▸ **DATA SHOWN**:
----

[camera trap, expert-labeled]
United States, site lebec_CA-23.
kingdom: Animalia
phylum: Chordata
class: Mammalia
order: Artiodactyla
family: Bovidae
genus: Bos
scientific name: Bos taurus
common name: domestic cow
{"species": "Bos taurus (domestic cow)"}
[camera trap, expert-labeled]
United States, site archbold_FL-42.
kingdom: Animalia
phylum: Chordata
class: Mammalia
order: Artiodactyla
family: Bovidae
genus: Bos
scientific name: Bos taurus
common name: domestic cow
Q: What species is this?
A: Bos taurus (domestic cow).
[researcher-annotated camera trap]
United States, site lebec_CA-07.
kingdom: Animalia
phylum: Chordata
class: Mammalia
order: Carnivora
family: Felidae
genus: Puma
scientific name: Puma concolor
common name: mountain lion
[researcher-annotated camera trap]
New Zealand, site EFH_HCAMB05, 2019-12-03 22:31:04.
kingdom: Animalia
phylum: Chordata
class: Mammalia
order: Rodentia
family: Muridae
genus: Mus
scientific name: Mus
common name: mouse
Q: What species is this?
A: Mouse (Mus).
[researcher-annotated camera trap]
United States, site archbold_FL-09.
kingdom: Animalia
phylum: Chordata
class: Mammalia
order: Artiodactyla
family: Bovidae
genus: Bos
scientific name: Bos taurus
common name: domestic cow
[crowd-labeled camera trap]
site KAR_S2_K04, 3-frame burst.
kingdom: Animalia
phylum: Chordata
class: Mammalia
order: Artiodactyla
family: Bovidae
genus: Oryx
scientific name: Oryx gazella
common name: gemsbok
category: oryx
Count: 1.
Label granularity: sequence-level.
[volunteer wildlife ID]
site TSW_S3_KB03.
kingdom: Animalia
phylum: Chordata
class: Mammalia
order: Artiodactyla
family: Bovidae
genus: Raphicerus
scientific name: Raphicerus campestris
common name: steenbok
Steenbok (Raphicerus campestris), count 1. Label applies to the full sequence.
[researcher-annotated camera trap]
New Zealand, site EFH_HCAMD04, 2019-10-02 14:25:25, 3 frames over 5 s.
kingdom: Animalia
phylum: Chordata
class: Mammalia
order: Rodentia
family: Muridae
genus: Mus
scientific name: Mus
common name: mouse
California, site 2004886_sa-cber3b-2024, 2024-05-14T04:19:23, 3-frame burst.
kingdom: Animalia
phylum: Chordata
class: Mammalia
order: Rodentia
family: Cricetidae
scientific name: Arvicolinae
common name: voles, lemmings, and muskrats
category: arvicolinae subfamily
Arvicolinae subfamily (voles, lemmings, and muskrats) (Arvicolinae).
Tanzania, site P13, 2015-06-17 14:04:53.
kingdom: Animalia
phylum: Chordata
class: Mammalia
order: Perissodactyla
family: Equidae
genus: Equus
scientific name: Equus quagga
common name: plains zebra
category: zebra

----

▸ **WORK TASK**: All lines from the opening of the records through the line where "A: Mouse (Mus)." occurs are to be output verbatim. No other line belongs in the answer.

▸ **RESULT FOR THIS TASK**:
[camera trap, expert-labeled]
United States, site lebec_CA-23.
kingdom: Animalia
phylum: Chordata
class: Mammalia
order: Artiodactyla
family: Bovidae
genus: Bos
scientific name: Bos taurus
common name: domestic cow
{"species": "Bos taurus (domestic cow)"}
[camera trap, expert-labeled]
United States, site archbold_FL-42.
kingdom: Animalia
phylum: Chordata
class: Mammalia
order: Artiodactyla
family: Bovidae
genus: Bos
scientific name: Bos taurus
common name: domestic cow
Q: What species is this?
A: Bos taurus (domestic cow).
[researcher-annotated camera trap]
United States, site lebec_CA-07.
kingdom: Animalia
phylum: Chordata
class: Mammalia
order: Carnivora
family: Felidae
genus: Puma
scientific name: Puma concolor
common name: mountain lion
[researcher-annotated camera trap]
New Zealand, site EFH_HCAMB05, 2019-12-03 22:31:04.
kingdom: Animalia
phylum: Chordata
class: Mammalia
order: Rodentia
family: Muridae
genus: Mus
scientific name: Mus
common name: mouse
Q: What species is this?
A: Mouse (Mus).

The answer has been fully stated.